> **WHAT THE EXERCISE ASKS**
Translate this sentence from the Eater's Remorse column into Spanish: "I got to feeling better and actually made it to the table for dinner."

Times-Herald

Remorse? Of course!

- David Nichol

It came upon me as I was finishing that chicken sandwich at or near midnight recently – a sudden rush of guilt. I still felt guilty all over again the next next morning, when I consumed three pieces of toast with breakfast, rather than two. Along with an extra strip of bacon.

Hmm, I thought, must be Eater’s Remorse. I thought I was joking. But then I started thinking.

Eater’s Remorse? Was there really such a thing? I wondered. So I looked it up.

Sure enough. There it was, along with all the other remorses one can have, like buyer’s remorse when you just closed on a house, drinker’s remorse (self explanator­y), voter’s remorse, etc. Seems that just about anything one can do, if it required a decision to go ahead and do it can cause remorse under certain conditions.

So, here is Eater’s Remorse. The simplest definition is: Guilt because you’ve overindulg­ed.

Gee, d’ya think? You mean no one ever feels Eater’s Remorse because he didn’t eat enough? Does no one ever experience anguish over the third helping not taken? Are there no cries in the night because one didn’t eat the whole pie?

Apparently not. Of course, I got to thinking about it, and I couldn’t recall a single time when I’ve left a table wishing I had eaten more.

Okay, it did happen once. But I had been very sick and had hardly eaten for about a week, throwing up most of what I did eat. I got to feeling better and actually made it to the table for dinner. I was one hungry guy, and attacked dinner with a vengeance.

Mom, obviously concerned for my wellbeing, finally made me stop eating, well before I was ready to stop, myself. That time, I definitely left the table wanting to eat more, but the argument can be made that it was a special case.

> **DATASET SECTION**
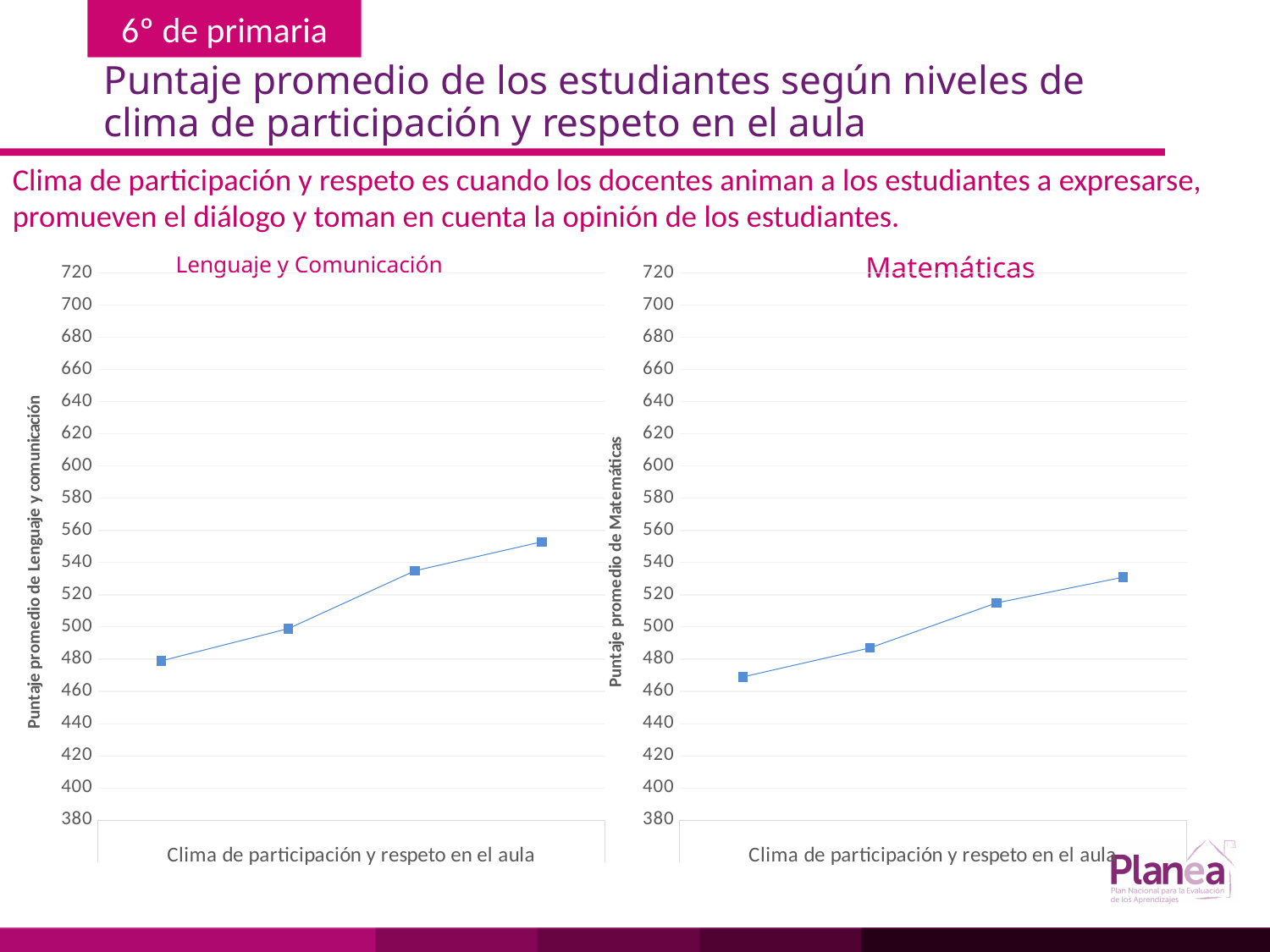
Which is larger, the last point of the Lenguaje y Comunicación chart or the last point of the Matemáticas chart? Lenguaje y Comunicación What kind of chart is the Lenguaje y Comunicación chart? line chart What is the title of the chart on the right? Matemáticas What is the x-axis label of the Lenguaje y Comunicación chart? Clima de participación y respeto en el aula In the Lenguaje y Comunicación chart, is the value of the last (rightmost) point greater or less than 540? greater Which point is highest in the Matemáticas chart, the first or the last? the last In the Matemáticas chart, is the value of the last (rightmost) point greater or less than 520? greater In the Matemáticas chart, is the value of the first (leftmost) point greater or less than 480? less In the Matemáticas chart, do the values rise or fall from left to right along the x axis? rise How many data points are plotted in the Matemáticas chart? 4 In the Lenguaje y Comunicación chart, do the values rise or fall from left to right along the x axis? rise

> **RESULT FOR THIS TASK**
Empecé a sentirme mejor y de hecho logré llegar a la mesa para cenar.